Butterwegge: Pandemie verschärft soziale Ungleichheit in Deutschland
Armutsforscher für «Corona-Soli» zur Deckung der Folgekosten
06.09.2020
epd
epd-Gespräch: Thomas Krüger

Köln (epd). Die Corona-Pandemie hat nach Ansicht des Armutsforschers Christoph Butterwegge die soziale Ungleichheit in Deutschland verschärft. Ärmere Bevölkerungsgruppen seien einem höheren Infektionsrisiko ausgesetzt gewesen und zugleich von den wirtschaftlichen Folgen der Corona-Maßnahmen härter getroffen worden, sagte Butterwegge dem Evangelischen Pressedienst (epd). Der Politikwissenschaftler sprach sich dafür aus, den Solidaritätszuschlag in einen "Corona-Soli" umzuwidmen, um die Folgekosten der Pandemie gerechter zu verteilen.

Besonders stark von der Pandemie getroffen worden seien zum Beispiel Obdach- und Wohnungslose, Bewohner von Gemeinschaftsunterkünften wie etwa Strafgefangene, Asylbewerber und Werkvertragsarbeiter in der Fleischindustrie. Weiter zählte Butterwegge unter anderem Suchtkranke, Prostituierte, Kleinstrentnerinnen und Hartz-IV-Empfänger zu den besonders gefährdeten Gruppen.

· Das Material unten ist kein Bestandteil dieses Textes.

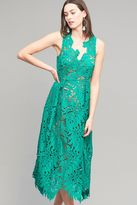 Tracy Reese Aria Lace Midi Dress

Neben beengten und hygienisch fragwürdigen Wohnverhältnissen spielten dabei auch sozial bedingte Vorerkrankungen wie Asthma oder Diabetes eine Rolle.

Während Beschäftigte aus Büroberufen während des Lockdowns im sicheren "Home Office" weiterarbeiten konnten, sei das für Menschen in schlechter bezahlten Branchen wie etwa bei Straßenarbeitern, in Dienstleistungsberufen, aber auch in der Pflege nicht möglich gewesen, betonte der Wissenschaftler. Von Kurzarbeit seien ebenfalls "meist nicht Abteilungsleiter, sondern ihre geringer bezahlten Mitarbeiter" betroffen gewesen.

Der Wissenschaftler kritisierte eine "verteilungspolitische Schieflage" bei den staatlichen Hilfsprogrammen in der Corona-Pandemie: "Es wurde Geld verteilt an die, denen es ohnehin besser geht." So hätten sich etwa wie BMW Kurzarbeitergeld und Sozialversicherungsbeiträge vom Staat erstatten lassen konnten, obwohl sie hohe Dividenden an ihre Anteilseigner gezahlt hätten.

Sozialversicherungspflichtig Beschäftigte hätten ihre Lohneinbußen durch Kurzarbeitergeld wenigstens abmildern können, sagte der Armutsforscher: "Wer aber nur wenig verlieren konnte, weil er schon vorher arm war, hat auch nichts bekommen." Leider habe die Bundesregierung die Idee eines Ernährungskostenzuschlags für diese Gruppen nicht aufgegriffen.

Butterwegge warnte davor, zur Bewältigung der Folgekosten der Pandemie Sozialleistungen auf den Prüfstand zu stellen: "Die Corona-Krise hat gezeigt, dass der Sozialstaat wichtiger ist denn je - der Markt konnte die Probleme nicht lösen." Der Forscher sprach sich für einen höheren Spitzensteuersatz, eine höhere Körperschaftssteuer und eine Wiedererhebung der Vermögenssteuer aus.